[Spatial relation data]
----------------
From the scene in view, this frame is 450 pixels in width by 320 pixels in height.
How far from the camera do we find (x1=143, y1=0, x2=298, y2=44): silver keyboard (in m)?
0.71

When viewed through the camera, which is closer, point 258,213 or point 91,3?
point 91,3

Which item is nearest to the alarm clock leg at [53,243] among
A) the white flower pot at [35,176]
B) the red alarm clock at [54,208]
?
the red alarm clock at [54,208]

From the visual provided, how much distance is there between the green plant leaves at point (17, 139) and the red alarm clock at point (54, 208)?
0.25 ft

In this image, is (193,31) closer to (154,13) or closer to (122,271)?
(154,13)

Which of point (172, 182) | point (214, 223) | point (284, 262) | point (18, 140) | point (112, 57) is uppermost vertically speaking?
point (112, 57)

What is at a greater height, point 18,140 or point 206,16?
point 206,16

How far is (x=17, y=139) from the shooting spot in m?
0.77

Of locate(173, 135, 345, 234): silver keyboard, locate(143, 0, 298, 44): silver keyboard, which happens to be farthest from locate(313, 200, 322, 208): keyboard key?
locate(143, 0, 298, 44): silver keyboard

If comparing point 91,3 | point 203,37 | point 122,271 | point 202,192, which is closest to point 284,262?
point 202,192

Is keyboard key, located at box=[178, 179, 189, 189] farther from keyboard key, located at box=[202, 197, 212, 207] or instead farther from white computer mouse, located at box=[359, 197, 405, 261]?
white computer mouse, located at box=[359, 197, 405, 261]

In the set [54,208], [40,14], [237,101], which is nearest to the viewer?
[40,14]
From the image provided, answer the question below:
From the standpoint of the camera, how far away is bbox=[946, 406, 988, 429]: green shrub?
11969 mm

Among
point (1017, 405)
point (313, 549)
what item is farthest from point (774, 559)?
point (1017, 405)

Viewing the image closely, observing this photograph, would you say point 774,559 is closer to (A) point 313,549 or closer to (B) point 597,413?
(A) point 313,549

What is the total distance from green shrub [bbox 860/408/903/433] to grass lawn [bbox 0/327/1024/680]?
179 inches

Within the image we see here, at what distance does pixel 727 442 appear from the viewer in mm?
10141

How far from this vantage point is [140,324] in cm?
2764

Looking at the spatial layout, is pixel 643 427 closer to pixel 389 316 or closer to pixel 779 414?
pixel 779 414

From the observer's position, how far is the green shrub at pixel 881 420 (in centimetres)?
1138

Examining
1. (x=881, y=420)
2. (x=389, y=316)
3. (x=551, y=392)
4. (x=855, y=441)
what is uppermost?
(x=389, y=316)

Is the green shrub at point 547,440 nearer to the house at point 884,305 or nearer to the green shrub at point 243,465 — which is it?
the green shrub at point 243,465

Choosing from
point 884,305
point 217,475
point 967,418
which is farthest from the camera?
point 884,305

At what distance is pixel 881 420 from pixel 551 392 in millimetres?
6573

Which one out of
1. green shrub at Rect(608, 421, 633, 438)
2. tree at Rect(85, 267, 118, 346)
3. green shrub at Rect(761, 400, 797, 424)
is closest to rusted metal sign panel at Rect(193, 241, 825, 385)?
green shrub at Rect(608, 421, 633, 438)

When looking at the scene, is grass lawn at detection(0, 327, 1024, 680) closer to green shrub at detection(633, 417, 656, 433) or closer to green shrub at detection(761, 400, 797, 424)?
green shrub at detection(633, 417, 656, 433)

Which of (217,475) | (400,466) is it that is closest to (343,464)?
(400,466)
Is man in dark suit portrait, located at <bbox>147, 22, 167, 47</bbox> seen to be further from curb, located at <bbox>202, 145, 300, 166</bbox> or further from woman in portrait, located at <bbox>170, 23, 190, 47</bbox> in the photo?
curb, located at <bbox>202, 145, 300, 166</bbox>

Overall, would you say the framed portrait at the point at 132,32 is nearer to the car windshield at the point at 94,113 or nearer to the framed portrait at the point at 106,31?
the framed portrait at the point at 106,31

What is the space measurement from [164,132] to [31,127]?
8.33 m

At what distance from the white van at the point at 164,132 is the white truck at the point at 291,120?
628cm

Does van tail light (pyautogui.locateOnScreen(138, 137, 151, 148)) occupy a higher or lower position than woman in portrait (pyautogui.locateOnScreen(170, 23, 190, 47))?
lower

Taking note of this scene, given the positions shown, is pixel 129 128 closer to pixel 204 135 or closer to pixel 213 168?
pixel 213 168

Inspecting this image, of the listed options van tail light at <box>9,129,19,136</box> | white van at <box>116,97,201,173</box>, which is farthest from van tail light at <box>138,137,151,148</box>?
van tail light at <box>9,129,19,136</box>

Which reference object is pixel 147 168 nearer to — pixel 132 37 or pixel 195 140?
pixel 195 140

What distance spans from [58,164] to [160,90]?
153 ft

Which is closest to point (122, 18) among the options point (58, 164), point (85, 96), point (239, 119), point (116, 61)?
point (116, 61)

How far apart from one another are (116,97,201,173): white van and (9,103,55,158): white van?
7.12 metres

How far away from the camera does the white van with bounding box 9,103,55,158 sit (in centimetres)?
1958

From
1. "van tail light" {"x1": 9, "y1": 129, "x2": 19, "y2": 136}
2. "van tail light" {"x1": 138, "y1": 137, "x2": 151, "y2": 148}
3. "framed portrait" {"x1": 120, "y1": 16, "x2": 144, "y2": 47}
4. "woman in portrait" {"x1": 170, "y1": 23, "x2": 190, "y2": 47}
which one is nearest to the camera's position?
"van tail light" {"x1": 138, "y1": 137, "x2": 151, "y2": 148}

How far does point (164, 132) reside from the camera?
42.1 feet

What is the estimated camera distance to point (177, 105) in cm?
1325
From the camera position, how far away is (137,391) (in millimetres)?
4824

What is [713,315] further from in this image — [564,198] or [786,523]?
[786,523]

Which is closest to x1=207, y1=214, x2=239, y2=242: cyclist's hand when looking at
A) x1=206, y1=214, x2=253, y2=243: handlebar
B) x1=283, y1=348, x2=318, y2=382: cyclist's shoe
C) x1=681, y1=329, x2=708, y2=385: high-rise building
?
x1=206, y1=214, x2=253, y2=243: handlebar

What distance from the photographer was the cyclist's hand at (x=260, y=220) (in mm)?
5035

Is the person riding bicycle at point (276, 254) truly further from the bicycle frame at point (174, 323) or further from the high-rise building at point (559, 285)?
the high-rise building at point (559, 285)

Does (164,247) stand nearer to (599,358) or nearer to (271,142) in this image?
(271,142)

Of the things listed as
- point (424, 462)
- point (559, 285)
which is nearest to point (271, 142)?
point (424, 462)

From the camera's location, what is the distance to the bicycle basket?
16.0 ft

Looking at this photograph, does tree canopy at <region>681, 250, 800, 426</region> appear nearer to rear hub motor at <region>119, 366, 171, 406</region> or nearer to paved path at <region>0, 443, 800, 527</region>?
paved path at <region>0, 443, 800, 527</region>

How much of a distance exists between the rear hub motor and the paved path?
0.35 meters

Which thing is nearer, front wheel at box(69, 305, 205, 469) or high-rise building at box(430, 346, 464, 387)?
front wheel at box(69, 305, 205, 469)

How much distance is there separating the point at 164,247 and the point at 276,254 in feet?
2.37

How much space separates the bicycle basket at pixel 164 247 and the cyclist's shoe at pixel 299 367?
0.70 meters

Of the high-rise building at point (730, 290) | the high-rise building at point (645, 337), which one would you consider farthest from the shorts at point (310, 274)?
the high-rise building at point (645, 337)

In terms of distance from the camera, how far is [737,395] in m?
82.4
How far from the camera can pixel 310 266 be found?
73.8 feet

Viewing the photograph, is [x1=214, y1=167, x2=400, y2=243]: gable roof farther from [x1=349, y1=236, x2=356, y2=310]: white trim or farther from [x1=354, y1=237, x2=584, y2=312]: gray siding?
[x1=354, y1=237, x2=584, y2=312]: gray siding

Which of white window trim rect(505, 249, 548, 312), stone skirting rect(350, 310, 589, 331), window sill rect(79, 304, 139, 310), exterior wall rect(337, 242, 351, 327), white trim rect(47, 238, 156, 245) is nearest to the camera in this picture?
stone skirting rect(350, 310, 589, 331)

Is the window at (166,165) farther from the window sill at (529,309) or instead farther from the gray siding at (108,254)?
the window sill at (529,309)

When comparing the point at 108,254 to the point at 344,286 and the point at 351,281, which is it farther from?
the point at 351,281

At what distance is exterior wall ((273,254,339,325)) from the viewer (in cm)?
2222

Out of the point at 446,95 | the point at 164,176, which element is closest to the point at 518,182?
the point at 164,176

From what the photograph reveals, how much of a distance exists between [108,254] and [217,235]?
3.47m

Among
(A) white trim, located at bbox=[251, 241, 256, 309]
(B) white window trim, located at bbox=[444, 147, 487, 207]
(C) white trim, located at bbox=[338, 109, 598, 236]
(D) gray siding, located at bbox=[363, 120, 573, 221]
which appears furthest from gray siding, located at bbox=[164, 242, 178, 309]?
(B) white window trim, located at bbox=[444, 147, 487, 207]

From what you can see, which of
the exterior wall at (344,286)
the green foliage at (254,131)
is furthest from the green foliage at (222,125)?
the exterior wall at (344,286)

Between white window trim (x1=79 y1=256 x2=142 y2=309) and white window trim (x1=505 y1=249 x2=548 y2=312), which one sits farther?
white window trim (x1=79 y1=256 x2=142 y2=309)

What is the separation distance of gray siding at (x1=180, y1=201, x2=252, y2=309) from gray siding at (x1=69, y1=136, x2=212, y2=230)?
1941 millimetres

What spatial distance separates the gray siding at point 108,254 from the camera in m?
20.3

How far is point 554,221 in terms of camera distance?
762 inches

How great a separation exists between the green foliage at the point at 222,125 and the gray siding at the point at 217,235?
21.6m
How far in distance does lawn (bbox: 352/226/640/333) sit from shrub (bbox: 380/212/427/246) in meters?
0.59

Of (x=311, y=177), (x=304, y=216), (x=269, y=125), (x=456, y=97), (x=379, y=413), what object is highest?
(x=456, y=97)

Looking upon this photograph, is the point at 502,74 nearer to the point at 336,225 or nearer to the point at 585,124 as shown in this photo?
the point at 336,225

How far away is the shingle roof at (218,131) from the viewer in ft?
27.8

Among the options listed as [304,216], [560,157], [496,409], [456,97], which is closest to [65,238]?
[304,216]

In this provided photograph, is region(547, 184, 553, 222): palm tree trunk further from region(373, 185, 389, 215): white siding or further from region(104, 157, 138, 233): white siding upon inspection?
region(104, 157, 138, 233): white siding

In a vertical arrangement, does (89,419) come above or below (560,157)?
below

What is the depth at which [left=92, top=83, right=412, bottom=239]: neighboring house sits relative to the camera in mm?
----------------
Please pick out and copy each line above that contains the word "height".

From the scene in view, this frame is 450 pixels in width by 320 pixels in height.
What is at a greater height, point 18,140 or point 206,16?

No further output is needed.